A dreadful week of persecution against social movements around the world

From E.C.V.C. March 19th 2016.

represion3-ecd90A dreadful week of persecution against social movements around the world:
grassroots internationalism has never been more necessary

Gathered in Bagnolet, France for our General Assembly, the European Coordination Via Campesina was and continuous to be profoundly shaken by the wave of deadly attacks and repression carried out against social movements across the world in the last week.

Still deeply troubled by the murder of community organizer Berta Caceres and the unjustified retention of Friends of the Earth activist Gustavo Castro Soto in Honduras, we received the tragic news Tuesday night that activist and fellow-in-struggle Nelson Garcia, a member of the same Indigenous rights group as Berta, had been assassinated. The attack on Nelson occurred following the eviction by the Honduran military of lands occupied by 150 families. The violence doesn’t stop there, though. Only a couple of hours before Nelson’s murder, a group of heavily armed gunmen shot and severely wounded Cristian Alegria, nephew of Rafael Alegria, National General Coordinator of La Via Campesina Honduras, as he was entering the organization’s office. This amounts to the sixth assault against La Via Campesina’s office in that country since the military putsch in 2009.

As our fellows-in-struggle from the CLOC and La Via Campesina point out, these recent murders, plus the 12 other peasant and indigenous leaders assassinated since the beginning of the year, fit well into the intimidation campaign of the Honduran government against those men and women that defend their rights.

This last week of brutal repression also touched our fellows-in-struggle from Turkey, where on Tuesday, 3 academics were arrested for having signed the petition entitled “We will not be a party to this crime”, which criticized the government’s violent handling of the Kurdish issue. The detained academics will await in jail the completion of a criminal investigation that is accusing them of “propagandizing for a terrorist organization”. Another 37 academics have been fired and 669 others are facing legal and administrative investigations for having signed the petition.

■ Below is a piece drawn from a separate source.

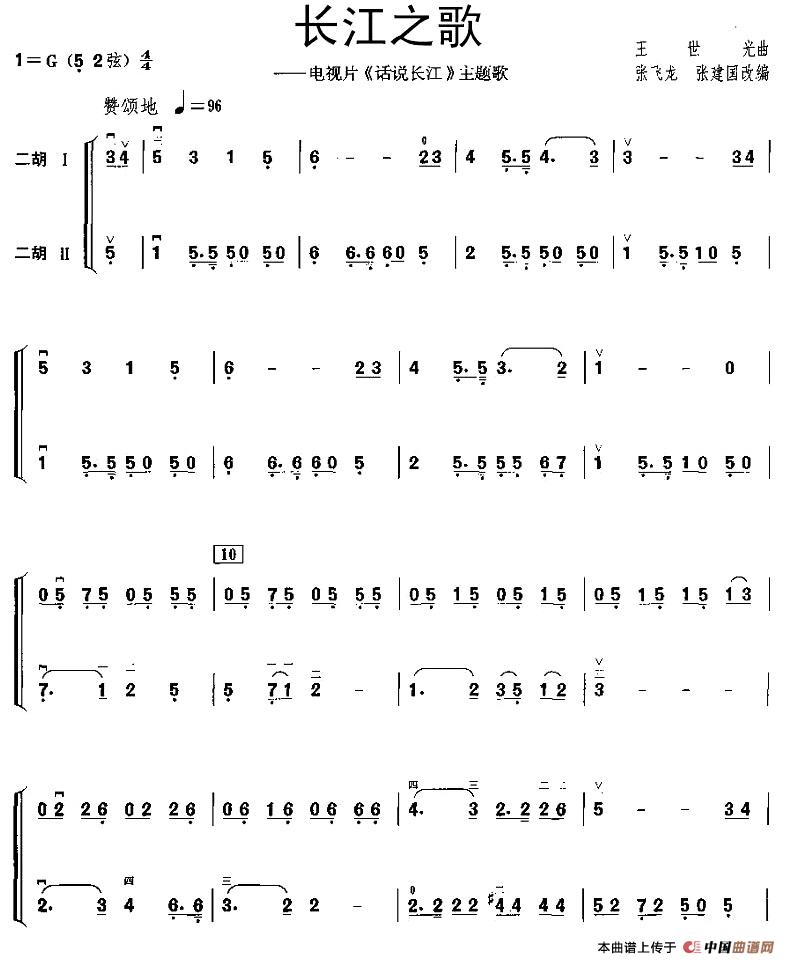 长江之歌（二胡二重奏）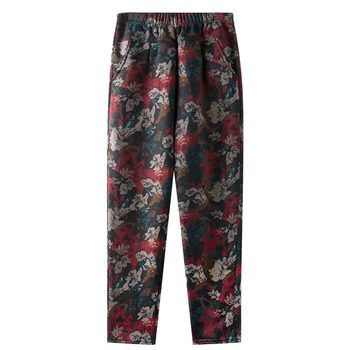 
Autumn and winter velvet loose high waist mom pants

By the same token, our fellow peasant organization in Turkey, Çiftçi-Sen, struggles continuously against development and investments projects that seek to dispossess peasants by displacing them from their lands. In the current state of affairs in Turkey, peasants, students, academics, political activists and environmentalists are paying dearly their opposition to the government’s market-oriented social and economic policies.

It wouldn’t seem fair to stop here, for cases similar to the ones in Turkey and Honduras are wide spread, they just don’t get past their national media. Just last week in Colombia 6 peasant community leaders were assassinated. FENSUAGRO, Colombia’s largest agricultural workers’ union, has denounced the continuous threats, the kidnapping, murder, torture, and persecution against its members and those of other social movements in the country. In all, grass roots opposition to the commodification of commons such as land, water and seeds, or opposition to devastating warmongering policies, has become a threat to the continuous accumulation of wealth and power by multinational corporations and the governments that facilitate the dispossessions of the resources and the rights of communities.

All the above mentioned doesn’t seem to interest the States in the Global North, though. The sanctions and declarations mobilized against Europe’s usual suspects don’t apply to her trade partners. On the contrary, corporations headquartered in Europe benefit greatly from repressive measures overseas that crush alternatives to their free-market policies and their industrial commodities, and moreover guarantee northern corporations the provision of cheap natural resources.

Faced by this systemic dehumanization of our societies, instigated by transnational capital in the North as in the South, and the criminalization, repression and assassination of peasants, indigenous leaders, trade unionists, academics, journalists, environmental defenders, activists and everyone else standing up for justice, we need to strengthen our grassroots movement and alliances more than ever. As part of La Via Campesina, we at the European Coordination Via Campesina wants to reassert our international solidarity and reaffirm our commitment to fight against those that contribute to the destruction of land, health, food, water and lives in Europe and beyond.

Globalize the struggle!! Globalize hope!!
For our dead, not a minute of silence!! An entire life of struggle!!